RESULT: Uncertainty, caution and low volume all acted to reduce profits at the inter dealer-broker
March 5, 2013

The picture at Tullett Prebon (TLPR) is not as gloomy as the headline numbers suggest, but even adding back restructuring costs, legal costs and goodwill impairment left operating profits at the inter-dealer broker down 15 per cent at £126m, while operating margins were squeezed from 16.3 per cent down to 14.8 per cent.

IC TIP: Sell at 269p

Turnover was hit by a combination of low volatility and customers becoming more risk averse, as well as uncertainty over the impact of new regulations set to govern the over-the-counter market.

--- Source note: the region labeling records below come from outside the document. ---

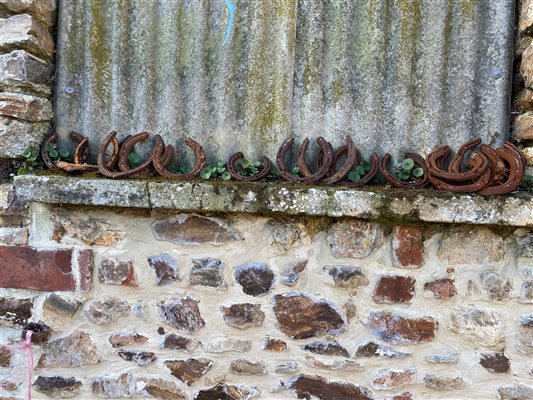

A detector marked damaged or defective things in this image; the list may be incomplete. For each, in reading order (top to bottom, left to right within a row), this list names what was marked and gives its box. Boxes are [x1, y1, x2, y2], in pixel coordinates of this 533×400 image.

row of rusty horseshoes [39, 131, 524, 195]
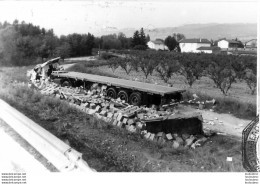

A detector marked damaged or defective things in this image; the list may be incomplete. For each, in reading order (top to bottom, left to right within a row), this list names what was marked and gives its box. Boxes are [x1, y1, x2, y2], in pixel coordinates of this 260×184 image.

overturned truck [50, 70, 205, 137]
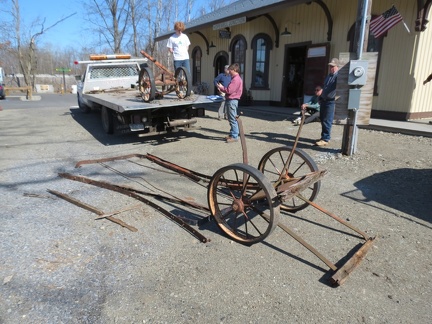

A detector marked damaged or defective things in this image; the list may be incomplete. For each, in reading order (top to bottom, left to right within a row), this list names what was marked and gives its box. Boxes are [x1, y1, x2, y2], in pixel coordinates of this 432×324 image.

rusty horse-drawn implement [138, 50, 192, 102]
rusty horse-drawn implement [68, 111, 374, 286]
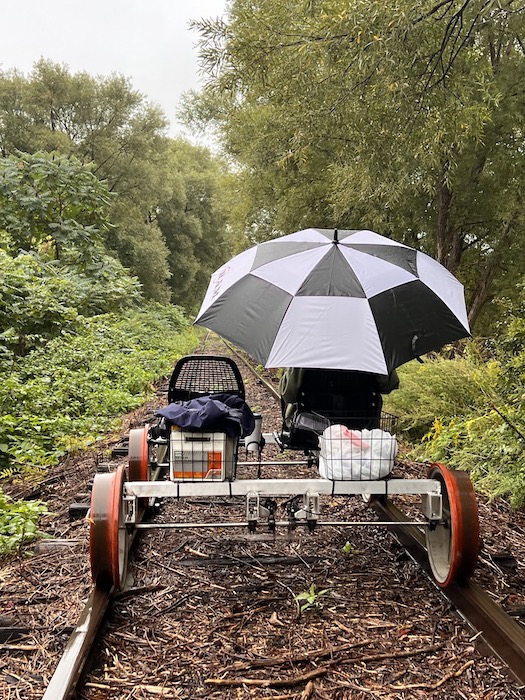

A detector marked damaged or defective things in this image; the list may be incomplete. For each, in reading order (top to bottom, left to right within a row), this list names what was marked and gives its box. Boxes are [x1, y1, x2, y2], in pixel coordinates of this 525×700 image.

rusty orange wheel [127, 426, 149, 482]
rusty orange wheel [88, 464, 128, 592]
rusty orange wheel [426, 462, 478, 588]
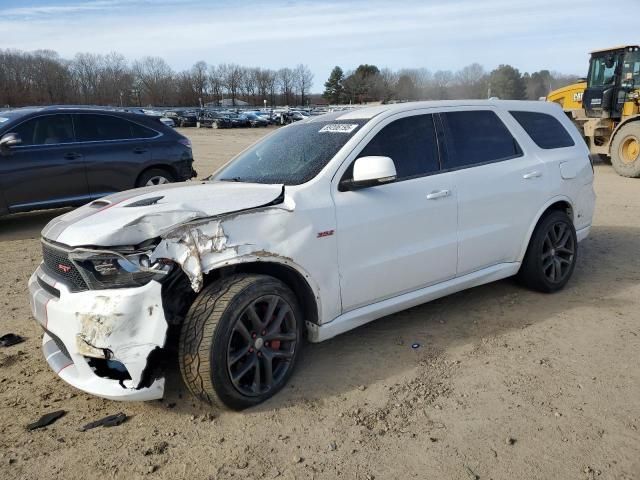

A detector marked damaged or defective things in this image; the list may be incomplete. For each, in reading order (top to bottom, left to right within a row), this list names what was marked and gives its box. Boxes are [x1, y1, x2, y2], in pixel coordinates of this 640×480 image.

crumpled hood [42, 181, 284, 248]
broken headlight [69, 249, 174, 290]
damaged bumper [27, 266, 168, 402]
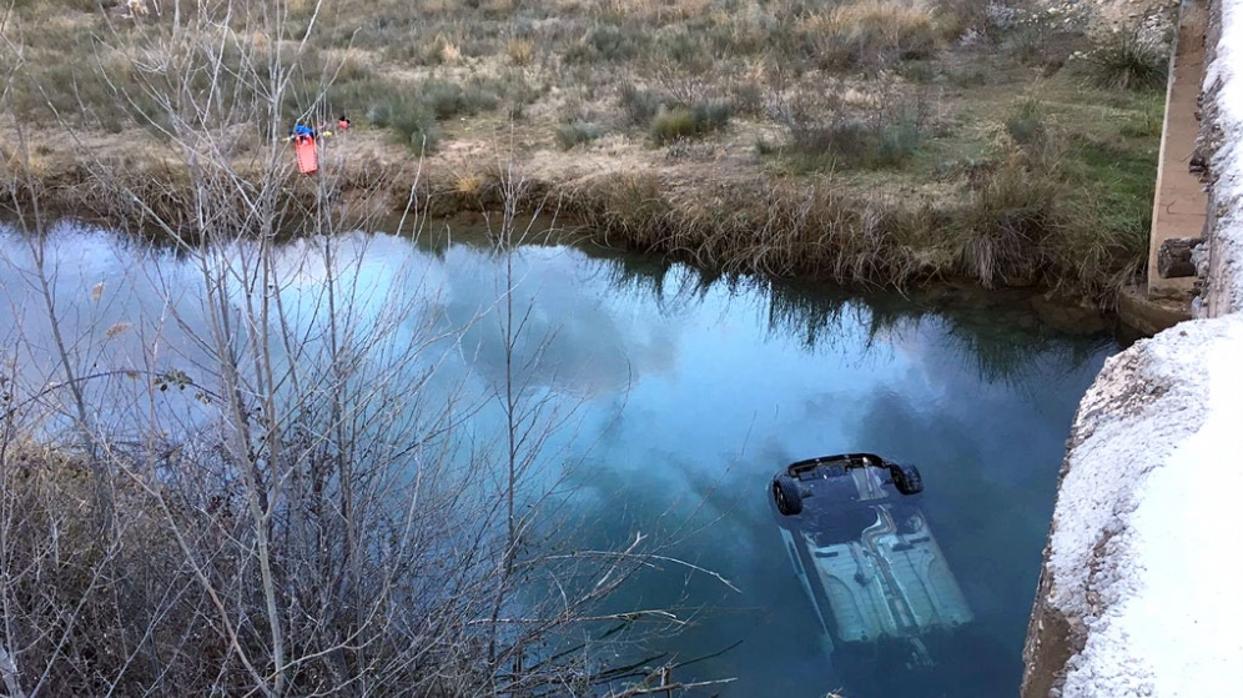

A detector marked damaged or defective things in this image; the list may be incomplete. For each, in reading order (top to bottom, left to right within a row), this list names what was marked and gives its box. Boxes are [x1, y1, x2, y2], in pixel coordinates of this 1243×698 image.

overturned car [765, 452, 969, 660]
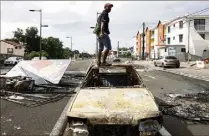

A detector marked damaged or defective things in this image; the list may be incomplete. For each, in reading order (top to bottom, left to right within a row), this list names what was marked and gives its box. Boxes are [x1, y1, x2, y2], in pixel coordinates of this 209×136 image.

burnt car hood [67, 87, 160, 125]
rusted metal panel [67, 87, 160, 125]
burned car [66, 64, 162, 136]
charred car body [66, 64, 162, 136]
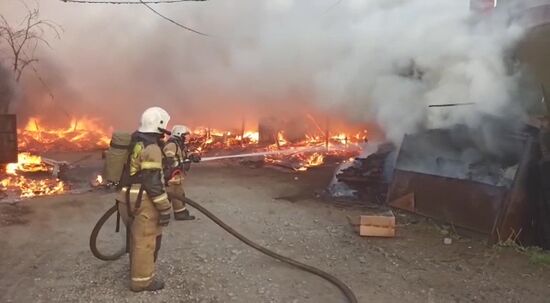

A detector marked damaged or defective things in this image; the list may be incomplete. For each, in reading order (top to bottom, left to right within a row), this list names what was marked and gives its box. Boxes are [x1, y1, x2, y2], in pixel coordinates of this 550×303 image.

rusty metal sheet [0, 116, 17, 164]
rusty metal sheet [388, 171, 508, 235]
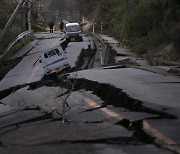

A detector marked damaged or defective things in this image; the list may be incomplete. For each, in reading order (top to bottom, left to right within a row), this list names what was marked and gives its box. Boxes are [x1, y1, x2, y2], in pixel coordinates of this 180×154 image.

damaged asphalt road [0, 31, 180, 153]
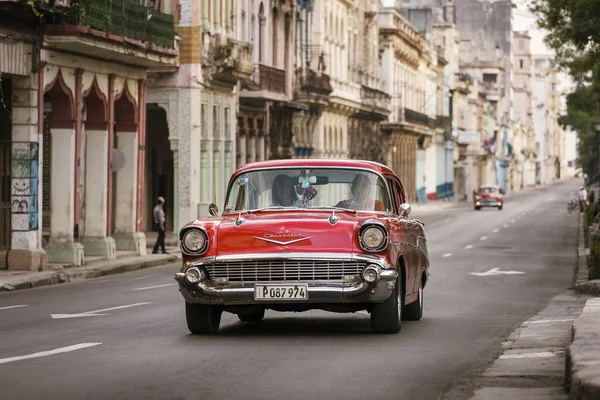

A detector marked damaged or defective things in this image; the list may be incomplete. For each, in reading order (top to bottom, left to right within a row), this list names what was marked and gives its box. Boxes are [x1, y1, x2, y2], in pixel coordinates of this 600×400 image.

cracked asphalt road [0, 179, 580, 400]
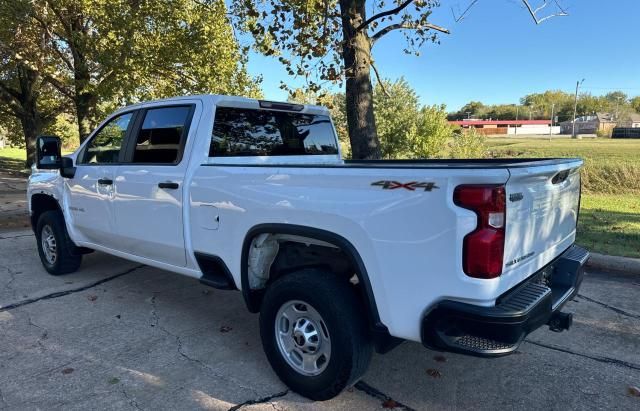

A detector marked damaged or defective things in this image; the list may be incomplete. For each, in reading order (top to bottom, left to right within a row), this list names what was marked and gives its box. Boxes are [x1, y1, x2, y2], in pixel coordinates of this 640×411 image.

cracked pavement [0, 230, 636, 410]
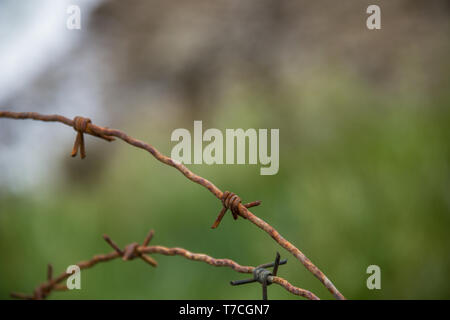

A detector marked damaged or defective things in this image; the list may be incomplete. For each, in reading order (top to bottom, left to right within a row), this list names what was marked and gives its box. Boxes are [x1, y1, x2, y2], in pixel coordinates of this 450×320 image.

rusty metal wire [10, 230, 320, 300]
rusty barbed wire strand [11, 230, 320, 300]
rusty barbed wire strand [0, 110, 344, 300]
rusty metal wire [0, 110, 344, 300]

Predictably, management moved to reduce the cost base, reducing the head count by 220, giving a projected annual reduction in fixed costs of £30m.

Nearly all product groups experienced a decline in revenue, including Treasury products down 11 per cent at £226.8m - mainly as a result of lower foreign exchange and cash market activity in the US - while fixed income was 12 per cent lower at £224.2m. On a brighter note, revenue from information sales and risk management services grew by 17 per cent to £45.8m.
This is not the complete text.